PROBLEM DESCRIPTION:
A word-for-word copy of the entries, with the images left out, is what you should write.
═════ SUPPLIED RECORDS ═════
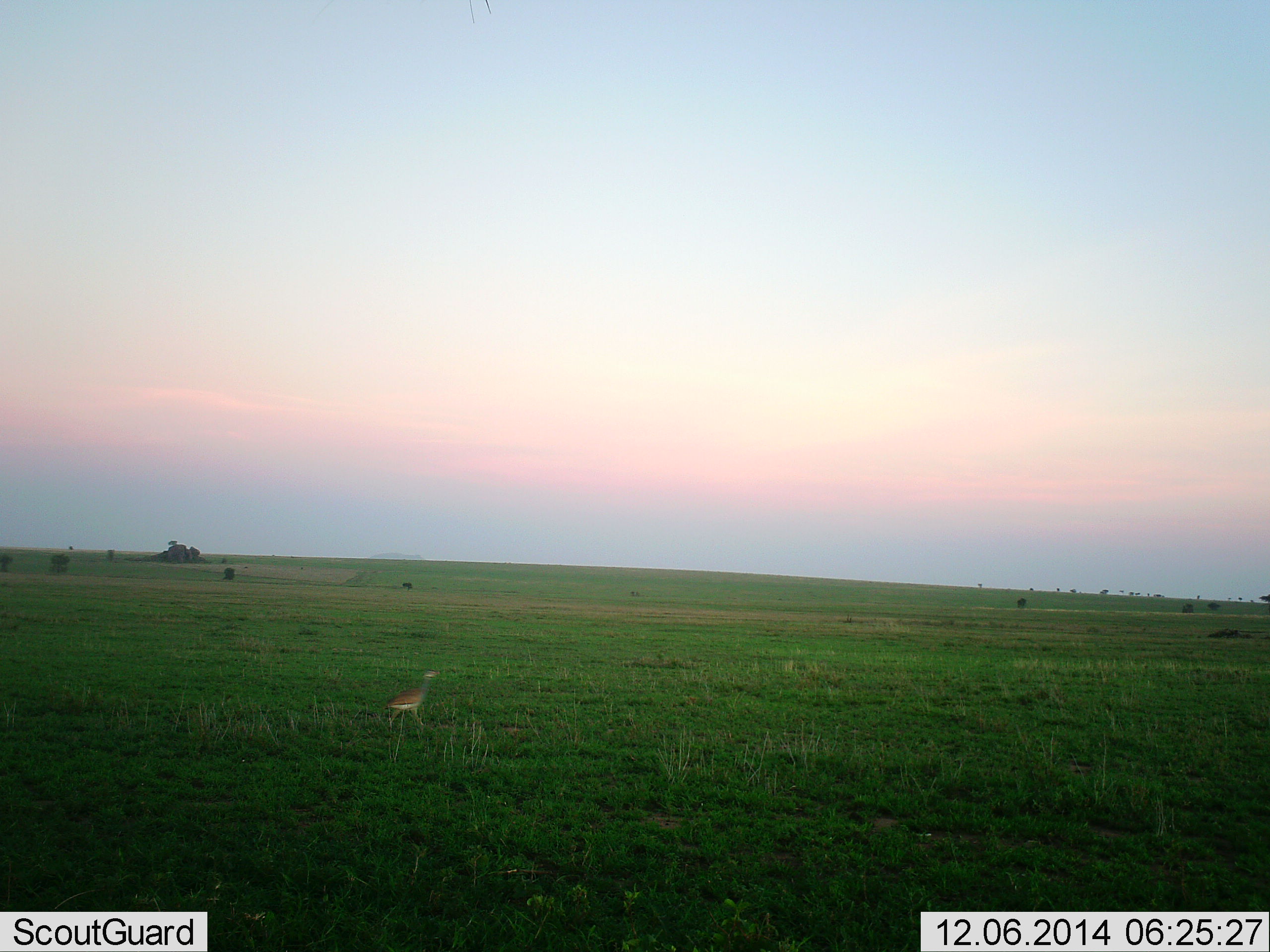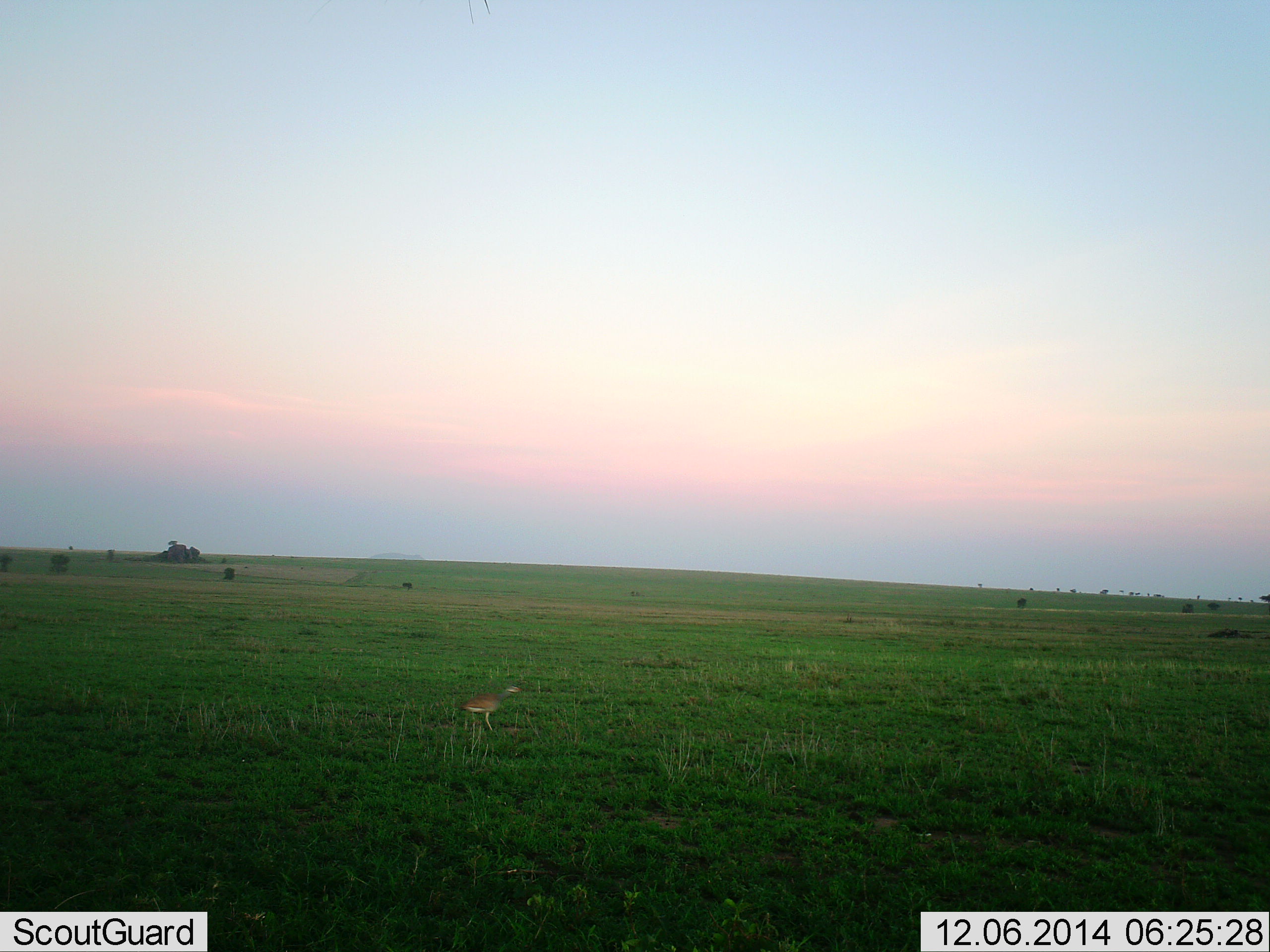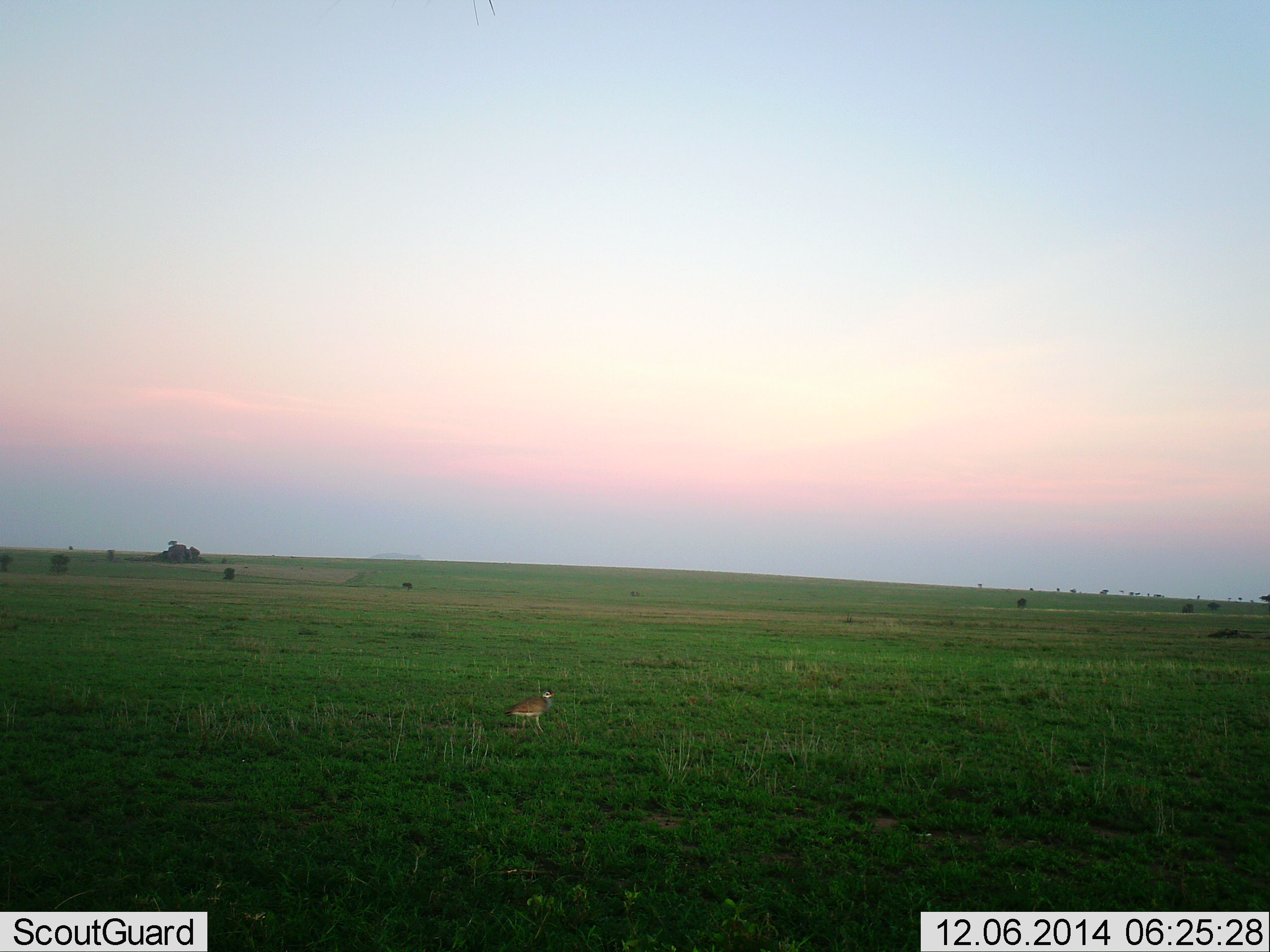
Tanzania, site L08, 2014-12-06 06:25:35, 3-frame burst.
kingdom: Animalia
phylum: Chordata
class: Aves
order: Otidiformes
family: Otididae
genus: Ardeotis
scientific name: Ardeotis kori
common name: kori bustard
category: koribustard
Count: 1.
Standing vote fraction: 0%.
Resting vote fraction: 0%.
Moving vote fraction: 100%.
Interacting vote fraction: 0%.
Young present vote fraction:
═════
RESPONSE BELOW:
Tanzania, site L08, 2014-12-06 06:25:35, 3-frame burst.
kingdom: Animalia
phylum: Chordata
class: Aves
order: Otidiformes
family: Otididae
genus: Ardeotis
scientific name: Ardeotis kori
common name: kori bustard
category: koribustard
Count: 1.
Standing vote fraction: 0%.
Resting vote fraction: 0%.
Moving vote fraction: 100%.
Interacting vote fraction: 0%.
Young present vote fraction:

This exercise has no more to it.